### Tasks
1) According to the draft report, at what overall position was Nikolai Zherdev selected?
2) Duplicate the draft report from "Ranked as the" up to and including "center Nathan Horton.".
3) Summarize the draft report in two sentences.

### Passage to read
▶
The Columbus Blue Jackets, who had never taken a Russian player higher than 98th overall in club history, broke that trend Saturday, selecting two Russians in the first three rounds of the 2003 NHL Entry Draft. Columbus General Manager Doug MacLean ended the trend of selecting a Canadian-born player in the first round, which he had done with his first round selection the previous two years, to select right winger Nikolai Zherdev.
Zherdev, who is originally from Kiev, Ukraine, has spent the majority of his hockey career in the Russian program, going so far as to compete under the Russian banner in international competition, which included a gold medal over Canada in the 2003 World Junior Championships.
Ranked as the no. 1 European player by Central Scouting, Zherdev managed to slip to Columbus after the Pittsburgh Penguins selected French-Canadian goaltender Marc-Andre Fleury of the Cape Breton Screaming Eagles in the QMJHL. Shortly thereafter, the Carolina Hurricanes followed up selecting forward Eric Staal of the Peterborough Petes. Florida continued the trend of selecting Canadian players when it was announced that they had selected Oshawa General center Nathan Horton.
Zherdev, who has drawn comparisons to that of Ilya Kovalchuk, was then selected fourth overall, giving him the distinction of being the highest Russian selected by the Columbus Blue Jackets, a title formerly held by Ivan Tkachenko of Yaroslavl Lokomotiv, selected 98th overall in 2002. Said to have explosive skating and awe-inspiring puck handling ability, Nikolai is the complete offensive package. Zherdev, an early favourite for the no. 1 selection in 2003, has all the makings to be an explosive, high-scoring speedster, something Columbus sorely lacked before the draft.
Zherdev, who was a member of HC CSKA for the 2002-2003 season, also saw a teammate selected by the Blue Jackets in the third. Defenseman Dimitri Kosmachev was selected 71st overall, was ranked 11th among Europeans by Central Scouting, adds an intimidating presence to the Jackets back end. Standing at 6’3”, 205 lbs, Kosmachev also has international experience, participating for the Russian Under-18 squad in the World Championships. A solid skater, Dimitri could improve his stride and acceleration. He has a very good puck sense, and is said to have good vision from the blueline, and sees the ice well. He certainly has his size and defensive game working beautifully.
◀
### Data
▶
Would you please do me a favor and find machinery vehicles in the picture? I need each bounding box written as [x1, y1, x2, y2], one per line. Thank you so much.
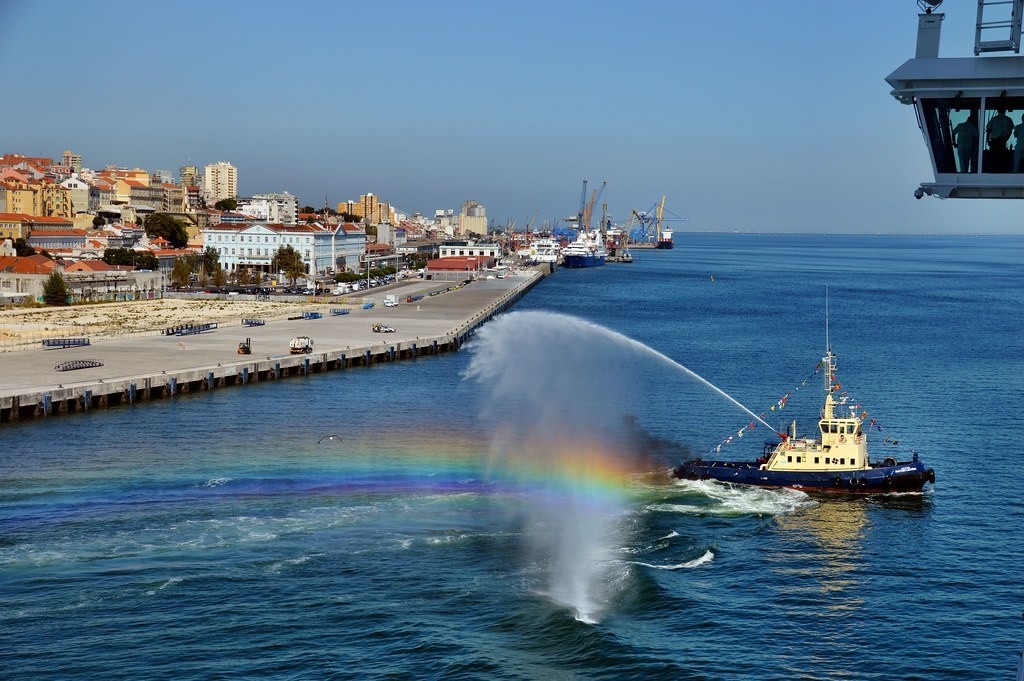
◀
### Numbered answers
1) Fourth overall.

2)
Ranked as the no. 1 European player by Central Scouting, Zherdev managed to slip to Columbus after the Pittsburgh Penguins selected French-Canadian goaltender Marc-Andre Fleury of the Cape Breton Screaming Eagles in the QMJHL. Shortly thereafter, the Carolina Hurricanes followed up selecting forward Eric Staal of the Peterborough Petes. Florida continued the trend of selecting Canadian players when it was announced that they had selected Oshawa General center Nathan Horton.

3) In the 2003 NHL Entry Draft, the Columbus Blue Jackets took right winger Nikolai Zherdev, ranked the top European player by Central Scouting, fourth overall, making him the highest Russian ever selected by the club. In the third round, the Blue Jackets also chose his HC CSKA teammate, defenseman Dimitri Kosmachev, 71st overall.